Klik op de afbeelding voor vergrote weergave met beschrijvende tekst
Jacobskruiskruid (Jacobaea vulgaris subsp. vulgaris)
Als de plant in volle bloei is, zijn de onderste bladen al verdwenen. Verwarring is er nog al eens met de ondersoort Duinkruiskruid. Het Jacobskruiskruid heeft behalve buisbloemen ook straalbloemen. Het Duinkruiskruid heeft, evenals het Klein Kruiskruid, alleen buisbloempjes. Bij het Klein kruiskruid zijn de bloemhoofdjes klein, langwerpig en smal. Op zowel het Jacobskruiskruid als het Duinkruiskruid vind je vaak de zebrarupsen van de Sint_Jacobsvlinder.
Kenmerken van het geslacht Jacobskruiskruid (Jacobaea) waartoe Jacobskruiskruid behoort.
Het geslacht Jacobskruiskruid behoorde vroeger tot het geslacht Senecio. Op basis van DNA-kenmerken is het Jacobskruiskruid afgesplitst van deze groep.
Het Jacobskruiskruid verschilt van de Senecio-soorten in het aantal binnenste omwindselbladen en lintbloemen. Het aantal omwindselbladen bij het Jacobskruiskruid is gelijk of 1 hoger dan het aantal lintbloemen. Bij Senecio-soorten zijn het er 1,5-2 maal zo veel.
Een tweede verschil kun je met een loepje zien bij de vruchtwand. Deze is bij het Jacobskruiskruid glad en bij de Senecio-soorten fijn papilleus.
Er zijn diverse kruiskruiden.
In de duinen tref je vooral het Duinkruiskruid aan. Dit is een ondersoort van het Jacobskruiskruid. Het verschil zit in de lintbloemen (straalbloemen) - het Duinkruiskruid heeft alleen buisbloemen. Hierdoor lijkt het op het boerenwormkruid. De laatste heeft echter een meer varenachtig blad.

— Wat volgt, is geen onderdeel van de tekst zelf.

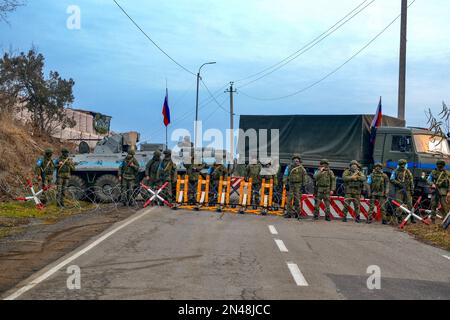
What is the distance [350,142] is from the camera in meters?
21.7

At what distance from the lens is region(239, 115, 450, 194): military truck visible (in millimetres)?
19266

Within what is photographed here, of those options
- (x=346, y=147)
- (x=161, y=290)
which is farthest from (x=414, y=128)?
(x=161, y=290)

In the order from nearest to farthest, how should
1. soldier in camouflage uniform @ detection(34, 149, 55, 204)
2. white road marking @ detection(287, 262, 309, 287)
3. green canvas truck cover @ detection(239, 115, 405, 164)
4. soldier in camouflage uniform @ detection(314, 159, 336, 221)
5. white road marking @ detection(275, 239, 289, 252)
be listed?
white road marking @ detection(287, 262, 309, 287) < white road marking @ detection(275, 239, 289, 252) < soldier in camouflage uniform @ detection(314, 159, 336, 221) < soldier in camouflage uniform @ detection(34, 149, 55, 204) < green canvas truck cover @ detection(239, 115, 405, 164)

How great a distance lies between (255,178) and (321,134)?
17.2 ft

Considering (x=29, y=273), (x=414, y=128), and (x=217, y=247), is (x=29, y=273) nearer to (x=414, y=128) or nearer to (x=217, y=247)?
(x=217, y=247)

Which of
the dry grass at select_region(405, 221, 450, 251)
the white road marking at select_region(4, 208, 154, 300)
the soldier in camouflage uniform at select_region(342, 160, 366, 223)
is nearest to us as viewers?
the white road marking at select_region(4, 208, 154, 300)

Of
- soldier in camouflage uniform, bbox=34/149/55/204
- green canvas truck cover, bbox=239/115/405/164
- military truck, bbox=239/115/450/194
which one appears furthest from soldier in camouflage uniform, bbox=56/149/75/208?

Kruiskruid is bijzonder giftig voor dieren. De enige die hier zijn voordeel mee doet is de rups van de Sint_Jacobsvlinder, voor wie het Jacobskruiskruid de waardplant is: door het gif in zijn lijf wordt de rups onaantrekkelijk om gegeten te worden. De rups is door zijn ′zebrastrepen′ gemakkelijk te herkennen.